**DOCUMENT EXTRACT**
———

Sikuwa nikikula, natafuna na side moja.
( I was barely eating; chewing with only one side of my mouth)"
I proceeded to laugh, he says things in such a farcical way I couldn’t help it. It didn’t take long for me to realise this was a bit of a serious moment, but he’s never to be taken too seriously, so I laughed again.
I told him I thought he was doing well for himself, putting on weight. He chuckled. Mbugua said he’d not been able to sleep for nights and had trouble eating, as his face got swollen, and the pain got worse. He found himself in a quandary between removing the tooth ‘kienyeji’, which amounted to removing it himself, or going to a dentist. I kept bursting into laughter as he continued to narrate his experience to me.
" Nilishindwa kulala. Siwezi lalia uso side hii
(I couldn’t sleep. I couldn’t lie down on the swollen side of my face)" He said.
He had to lie on one side of his face at night, he said. And his mouth became so hot, he had a big jug of water next to where he lay on the floor, waking up every 10 minutes to take another mouthful to cool him. My laughter at this point almost cost me another haircut, he almost made a ‘mistake’ so I decided to hold it in as he continued the story.
"Eh, sikuwa veri. Asubuhi Asubuhi nikachukua ma-painkillers na bado. Naskia tu kichwa ni ka inalia ‘pu-pu-pu’"
(Man, I wasn’t in great shape. In the morning I took some painkillers and I still wasn’t good. I felt like my head would throb ‘pu-pu-pu’."

———

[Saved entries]
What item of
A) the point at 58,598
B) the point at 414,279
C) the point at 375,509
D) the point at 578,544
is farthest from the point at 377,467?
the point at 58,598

———

**WORK INSTRUCTIONS**
Translate this sentence from the text about Mbugua's toothache into Spanish: "He had to lie on one side of his face at night, he said."

**EXPECTED ANSWER**
Tenía que acostarse sobre un lado de la cara por la noche, según dijo.